[Work instructions]
Transcribe exactly the line that contains "order: Rodentia" and every line below it in the listing, through the last, and no other lines.

_ _ _

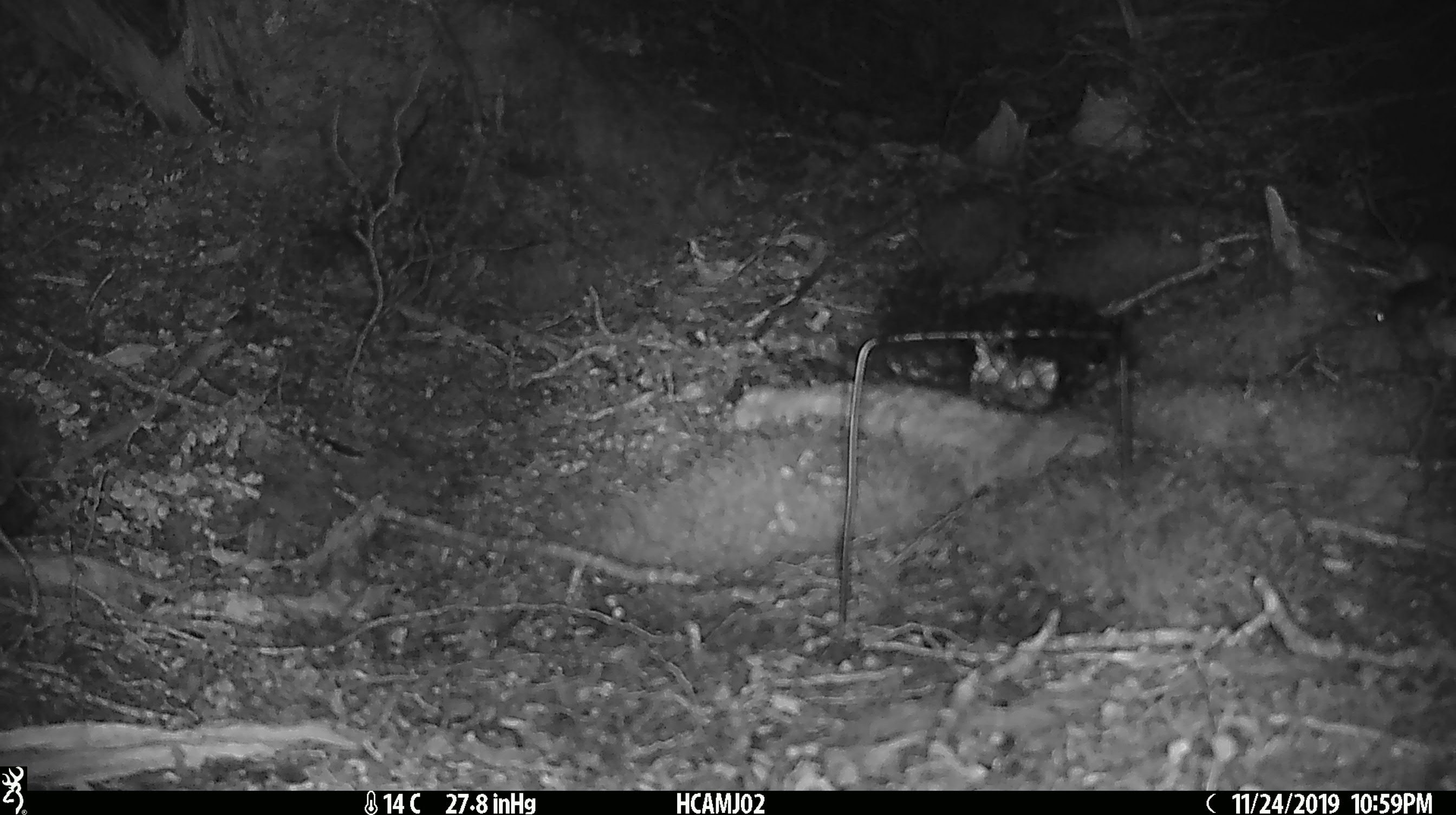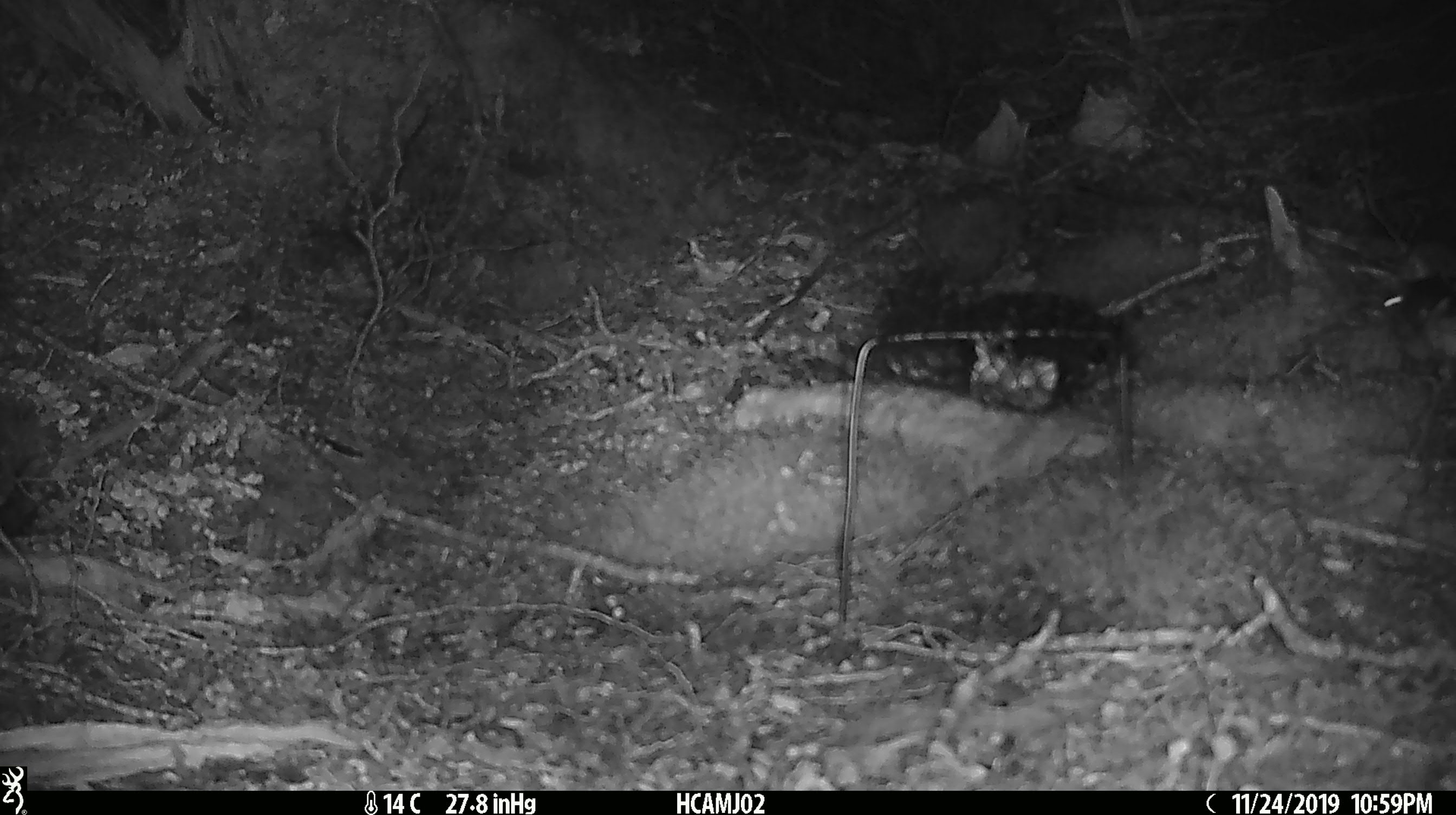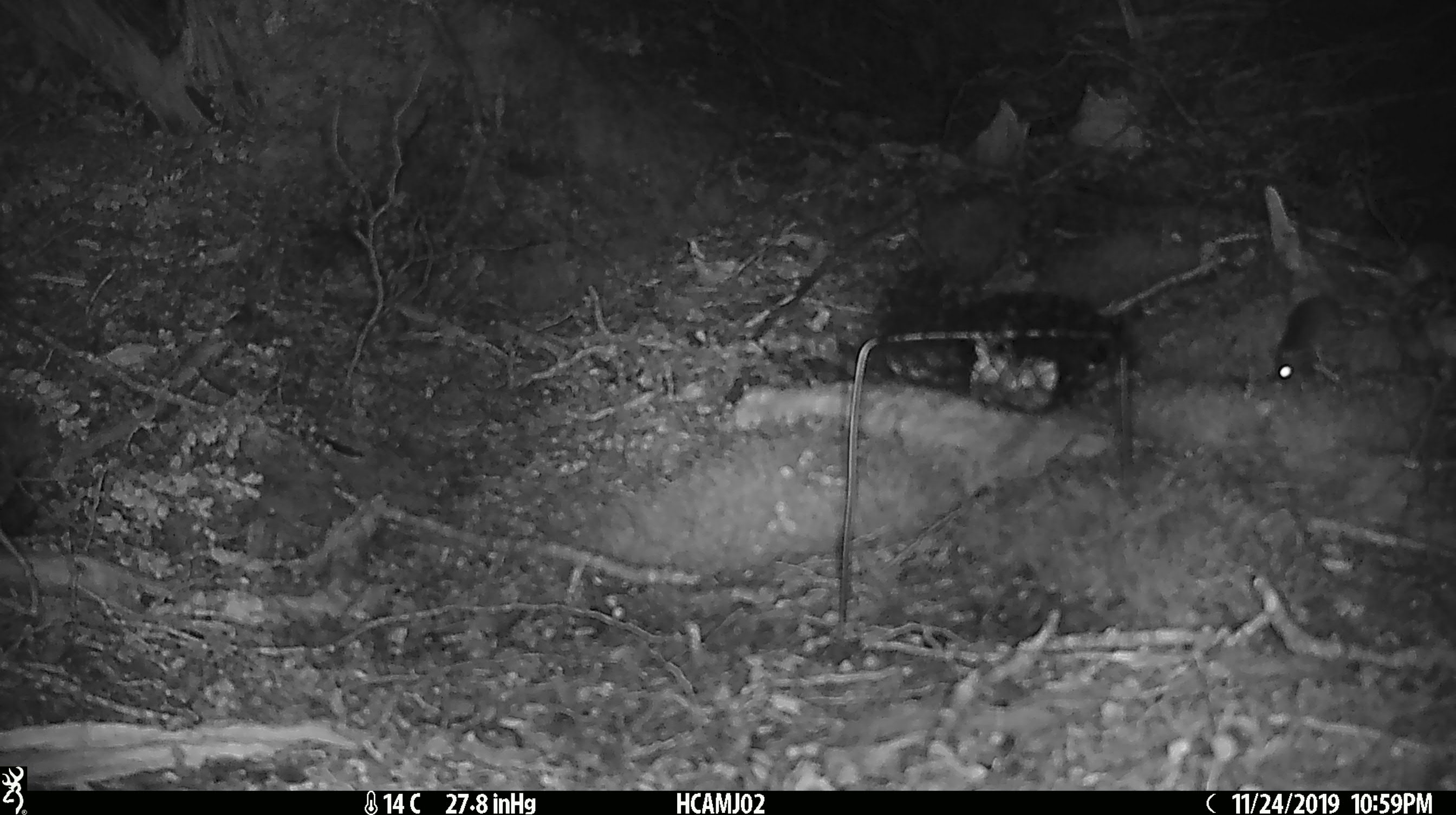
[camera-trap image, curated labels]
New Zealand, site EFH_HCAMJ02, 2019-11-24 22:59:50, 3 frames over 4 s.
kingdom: Animalia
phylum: Chordata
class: Mammalia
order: Rodentia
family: Muridae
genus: Mus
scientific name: Mus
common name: mouse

_ _ _

[Solution for this task]
order: Rodentia
family: Muridae
genus: Mus
scientific name: Mus
common name: mouse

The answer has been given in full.